Malgré cet échec son nom resta dans l’histoire comme étant le premier Européen à avoir trouvé la voie d’accès à l’Inde orientale en passant par les océans.

Le roi Manuel ne désarma pas. Il envoya une seconde flotte en Inde avec de l’or et de l’argent pour assurer avec plus de chances le succès des négociations commerciales. Il confia le commandement à un gentilhomme âgé de 32 ans Pedro Alvarez Cabral. Ce dernier prit la mer à Lisbonne le 9 mars 1500, cingla vers Cap-Vert, franchit l’équateur puis mit le cap à l'ouest aussi loin du continent africain qu'il le put afin d’éviter de traverser des zones maritimes trop étales. Il dériva tellement vers l’ouest qu’il accosta sur une terre nouvelle le 22 avril 1500 : il venait de découvrir fortuitement le Brésil.

Cabral constata que ces terres se trouvaient à l'est de la ligne de démarcation définie par le traité de Tordesillas : elles appartenaient donc au Portugal.
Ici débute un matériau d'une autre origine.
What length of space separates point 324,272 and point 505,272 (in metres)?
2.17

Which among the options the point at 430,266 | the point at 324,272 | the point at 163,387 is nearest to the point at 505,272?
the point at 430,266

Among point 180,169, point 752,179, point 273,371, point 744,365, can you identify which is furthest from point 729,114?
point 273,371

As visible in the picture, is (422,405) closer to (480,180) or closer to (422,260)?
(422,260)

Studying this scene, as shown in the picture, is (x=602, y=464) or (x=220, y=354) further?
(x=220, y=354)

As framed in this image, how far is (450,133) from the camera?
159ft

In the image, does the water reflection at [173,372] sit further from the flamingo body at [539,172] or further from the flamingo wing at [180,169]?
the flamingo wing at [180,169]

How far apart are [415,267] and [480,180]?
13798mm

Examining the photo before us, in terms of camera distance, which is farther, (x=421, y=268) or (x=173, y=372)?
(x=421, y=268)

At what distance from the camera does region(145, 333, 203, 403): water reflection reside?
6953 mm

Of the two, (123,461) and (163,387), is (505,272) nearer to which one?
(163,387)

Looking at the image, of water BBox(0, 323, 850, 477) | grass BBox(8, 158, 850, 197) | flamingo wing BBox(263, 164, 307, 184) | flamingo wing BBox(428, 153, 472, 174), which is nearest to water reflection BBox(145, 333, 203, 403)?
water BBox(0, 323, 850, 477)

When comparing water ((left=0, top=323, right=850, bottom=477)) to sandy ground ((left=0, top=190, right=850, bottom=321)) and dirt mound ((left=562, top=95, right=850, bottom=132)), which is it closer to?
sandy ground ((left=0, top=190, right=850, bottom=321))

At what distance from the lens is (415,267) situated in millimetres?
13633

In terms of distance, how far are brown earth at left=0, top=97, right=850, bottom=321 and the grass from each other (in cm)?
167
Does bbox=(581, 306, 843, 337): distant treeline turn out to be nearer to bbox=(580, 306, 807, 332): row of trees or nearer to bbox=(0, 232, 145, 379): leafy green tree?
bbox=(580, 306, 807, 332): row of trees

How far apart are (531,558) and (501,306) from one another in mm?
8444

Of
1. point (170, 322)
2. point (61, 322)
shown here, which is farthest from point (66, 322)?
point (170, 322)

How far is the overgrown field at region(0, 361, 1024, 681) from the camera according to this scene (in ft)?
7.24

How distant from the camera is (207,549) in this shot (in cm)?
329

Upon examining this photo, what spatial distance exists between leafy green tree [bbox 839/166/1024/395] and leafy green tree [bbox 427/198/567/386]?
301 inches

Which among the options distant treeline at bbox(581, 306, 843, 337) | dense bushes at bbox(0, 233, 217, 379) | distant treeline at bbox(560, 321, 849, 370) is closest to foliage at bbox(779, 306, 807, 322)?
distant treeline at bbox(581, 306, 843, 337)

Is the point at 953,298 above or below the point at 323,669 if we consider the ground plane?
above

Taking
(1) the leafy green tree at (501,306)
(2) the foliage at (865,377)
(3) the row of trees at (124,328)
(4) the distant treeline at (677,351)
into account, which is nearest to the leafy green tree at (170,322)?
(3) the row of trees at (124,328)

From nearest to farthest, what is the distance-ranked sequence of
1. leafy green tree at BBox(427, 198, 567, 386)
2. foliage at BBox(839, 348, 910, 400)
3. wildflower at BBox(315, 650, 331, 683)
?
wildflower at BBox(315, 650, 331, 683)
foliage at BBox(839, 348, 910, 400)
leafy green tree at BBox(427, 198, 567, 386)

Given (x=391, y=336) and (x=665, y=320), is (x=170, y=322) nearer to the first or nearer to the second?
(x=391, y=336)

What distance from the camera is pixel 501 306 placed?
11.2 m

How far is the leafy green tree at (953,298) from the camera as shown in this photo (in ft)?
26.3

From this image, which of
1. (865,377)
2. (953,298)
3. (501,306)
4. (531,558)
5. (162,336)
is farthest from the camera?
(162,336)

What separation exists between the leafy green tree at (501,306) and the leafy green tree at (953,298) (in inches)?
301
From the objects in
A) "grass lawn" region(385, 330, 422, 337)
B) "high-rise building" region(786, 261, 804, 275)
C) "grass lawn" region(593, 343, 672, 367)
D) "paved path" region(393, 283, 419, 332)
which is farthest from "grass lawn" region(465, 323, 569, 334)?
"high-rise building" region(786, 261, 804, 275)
Il nomma cette terre : Île de la vraie Croix. Un navire retourna au Portugal pour apprendre la nouvelle au roi. Ce dernier envoya une flotte conduite par Amerigo Vespucci en 1501 pour l'explorer. Le navigateur découvrit qu’il s’agissait, non d’une île, mais d’un nouveau continent.

On pourrait donc penser que Cabral fut le premier à découvrir la Terre Ferme mais comme Vespucci assura, dans une lettre relatant un voyage réalisé en 1499-1500 (voir lettre 60-29) qu’il avait touché lui la Terre Ferme en août 1499, c’est à lui qu’on attribua cette découverte (les dires de Vespucci ne furent jamais certifiés).

La flotte reprit la mer en mai 1500 et arriva à Calicut le 13 septembre 1500. Cabral négocia avec le souverain et obtint la permission d'établir un comptoir. En décembre il fut attaqué par des Arabes qui n’acceptaient pas que le monopole du commerce avec l’Inde qu’ils détenaient jusqu’alors (en passant par la mer Rouge) soit menacé. Cabral repoussa l’attaque et ouvrit un autre comptoir à Kochi (Cochin) ville vassale de Calicut. Enfin,

chargé de précieuses épices, il entreprit le retour vers le Portugal où il arriva le 21 juillet 1501. La vente des épices couvrit largement les frais de l’expédition.

Ainsi les Portugais prirent définitivement pied en Inde, après avoir pris pied en Afrique.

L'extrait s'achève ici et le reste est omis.